PROBLEMS:
1/ Repeat word for word the portion of the blog post that opens with the words containing "It's this combination" and closes with "on urban theory.".
2/ List the ways of living that the blog post says all matter.
3/ According to the blog post, why does Morgan live in London?

SOURCE EXCERPT:
Mum has graciously offered me the chance to jump aboard this blog and introduce myself. My name is Morgan, and I'm working in and researching children's play. What this means practically speaking is that I spend much of my time with kids aged 6-12, covered in glitter and wood chips, pretending to be a tiger and covertly taking notes.
I live and work in London, which might seem an odd choice for someone raised in a family that loves the countryside so deeply. I came here for graduate school nearly two years ago, but the more complicated lesson that I've been learning is that questions of community, of sustainability, of what it means to be "local", are just as vibrant and problematic in the city and countryside. The ways in which we live, work, shop and play all matter.
It's this combination of local and global that I think is at the heart of mum's company, Countryside Connection: http://www.countrysideconnection.com - a business predicated on the idea that new technologies can help very traditional businesses, and that "local" people can work together and create new communities - even if they're thousands of miles apart. This idea was brought home to me the other day, when I faced the most terrifying sight of my young life: thirty 14 year old girls, expecting a lecture on urban theory.

Extracted records:

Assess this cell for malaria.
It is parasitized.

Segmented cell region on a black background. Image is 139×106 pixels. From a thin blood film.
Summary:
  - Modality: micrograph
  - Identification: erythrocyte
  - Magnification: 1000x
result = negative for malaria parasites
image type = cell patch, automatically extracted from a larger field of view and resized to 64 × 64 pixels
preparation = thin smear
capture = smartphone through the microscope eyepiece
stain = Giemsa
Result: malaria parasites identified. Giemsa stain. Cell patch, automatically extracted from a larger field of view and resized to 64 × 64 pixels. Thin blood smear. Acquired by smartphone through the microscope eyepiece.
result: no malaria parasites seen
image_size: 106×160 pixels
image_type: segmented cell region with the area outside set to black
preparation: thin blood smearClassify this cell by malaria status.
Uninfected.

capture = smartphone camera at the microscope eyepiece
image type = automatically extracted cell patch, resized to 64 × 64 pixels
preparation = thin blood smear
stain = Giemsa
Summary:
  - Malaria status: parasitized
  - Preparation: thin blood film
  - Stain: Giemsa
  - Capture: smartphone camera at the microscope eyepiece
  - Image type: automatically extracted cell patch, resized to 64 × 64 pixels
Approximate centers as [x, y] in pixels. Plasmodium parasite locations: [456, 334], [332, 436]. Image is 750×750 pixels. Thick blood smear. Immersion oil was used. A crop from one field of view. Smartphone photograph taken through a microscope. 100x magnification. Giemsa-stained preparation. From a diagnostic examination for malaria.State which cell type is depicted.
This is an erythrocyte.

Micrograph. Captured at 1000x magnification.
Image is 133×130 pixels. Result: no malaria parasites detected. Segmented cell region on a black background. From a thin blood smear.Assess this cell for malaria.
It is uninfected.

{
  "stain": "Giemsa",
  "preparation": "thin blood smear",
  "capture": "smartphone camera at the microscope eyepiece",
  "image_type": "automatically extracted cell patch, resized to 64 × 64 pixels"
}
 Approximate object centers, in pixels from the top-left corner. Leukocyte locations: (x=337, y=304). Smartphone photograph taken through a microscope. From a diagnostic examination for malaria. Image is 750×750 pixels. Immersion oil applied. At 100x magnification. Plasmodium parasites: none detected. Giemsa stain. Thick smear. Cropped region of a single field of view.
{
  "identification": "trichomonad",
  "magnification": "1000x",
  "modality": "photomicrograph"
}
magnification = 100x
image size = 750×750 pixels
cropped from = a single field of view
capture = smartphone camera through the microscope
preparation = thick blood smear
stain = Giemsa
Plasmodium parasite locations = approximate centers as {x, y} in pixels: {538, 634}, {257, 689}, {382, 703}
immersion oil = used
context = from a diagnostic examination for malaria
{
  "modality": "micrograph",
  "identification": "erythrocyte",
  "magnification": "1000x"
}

COMPLETE ANSWERS:
1/
It's this combination of local and global that I think is at the heart of mum's company, Countryside Connection: http://www.countrysideconnection.com - a business predicated on the idea that new technologies can help very traditional businesses, and that "local" people can work together and create new communities - even if they're thousands of miles apart. This idea was brought home to me the other day, when I faced the most terrifying sight of my young life: thirty 14 year old girls, expecting a lecture on urban theory.

2/ Live, work, shop, play

3/ Morgan moved to London for graduate school nearly two years ago.